After receiving the news in the summer of 2016 that they would receive full scholarships to their chosen higher education courses, a group of Syrian students in Lebanon breathed a collective sigh of relief. However, they understood that they were the lucky ones. Thousands of other refugee and vulnerable youth from the host country were still in search of their next opportunity.
Motivated by the opportunities they received from SPARK and other scholarship-providers, the group of new students joined forces with a common goal: to support their peers in finding higher education opportunities too.
The students formed AUSL (Association of University Students in Lebanon). AUSL is an independent, nonpartisan Syrian initiative that informs its network on up to date scholarship news, registration dates and various other education or employment opportunities available in Lebanon. In under 3 years the organic network has grown a following of over 5000 people.

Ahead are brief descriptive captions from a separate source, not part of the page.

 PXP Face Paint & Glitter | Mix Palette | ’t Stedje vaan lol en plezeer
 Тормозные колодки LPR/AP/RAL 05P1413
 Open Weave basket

What is happening in Arsal, Lebanon?
AUSL members recently contacted SPARK in order to explain the dire situation for refugees in Arsal, a remote region of Lebanon. Arsal is a small town located in the Bekaa on the Lebanese/Syrian border, which now plays host to more than 70,000 Syrians. Many people were forced to relocate from Homs and Al Kalamoun in Syria as a result of the conflict.

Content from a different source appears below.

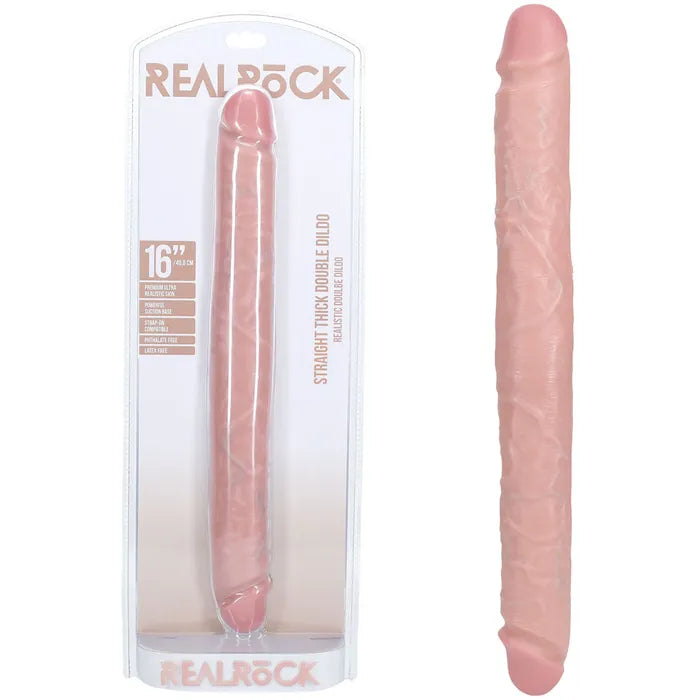 Shots Toys REALROCK Thick Double Dildo 16 Inch Shots Toys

In 2014, Arsal witnessed clashes between ISIS and the Lebanese government, rendering the circumstances even more challenging for the vulnerable youth seeking education and employment. Public schools could no longer handle the influx of new students, unemployment rate skyrocketed, and residents and refugees urgently needed long term sustainable solutions.
Bridging the gap
AUSL made it their mission to tackle the huge lack of opportunities for both Lebanese and Syrian youth in Arsal. “The town is nothing but a stone quarry that bares hardship for everyone,” explained Mazna Al Zouhouri, founding member of AUSL, also noting that the few opportunities available to Syrians in Arsal within agriculture or small businesses, were oversubscribed by low-wage workers.
A meeting between the municipality of Arsal, lecturers from local educational institutes, SPARK and AUSL representatives was arranged. Prospective students, including Syrian refugees and vulnerable youth from Lebanon, were invited to learn about the short courses on offer with a scholarship from SPARK, application criteria and the registration process.
A new chapter
So many young people attended the sessions that AUSL representatives remained in Arsal for two days, helping each of the 1,170 applicants to complete their application forms! The selected students will start their short courses in late January 2019. They can now breathe the same sigh of relief that AUSL members were able to 2 years ago, we wish them the best of luck and hope they can continue to support others in their communities, as AUSL supported them.